---------- Dati forniti ----------

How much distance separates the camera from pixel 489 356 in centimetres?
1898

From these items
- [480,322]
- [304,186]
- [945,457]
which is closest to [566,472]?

----------

### Obiettivo dell'esercizio
Ricopia riga per riga tutto il materiale riportato sopra, senza cambiare nulla.

### Soluzione
How much distance separates the camera from pixel 489 356 in centimetres?
1898

From these items
- [480,322]
- [304,186]
- [945,457]
which is closest to [566,472]?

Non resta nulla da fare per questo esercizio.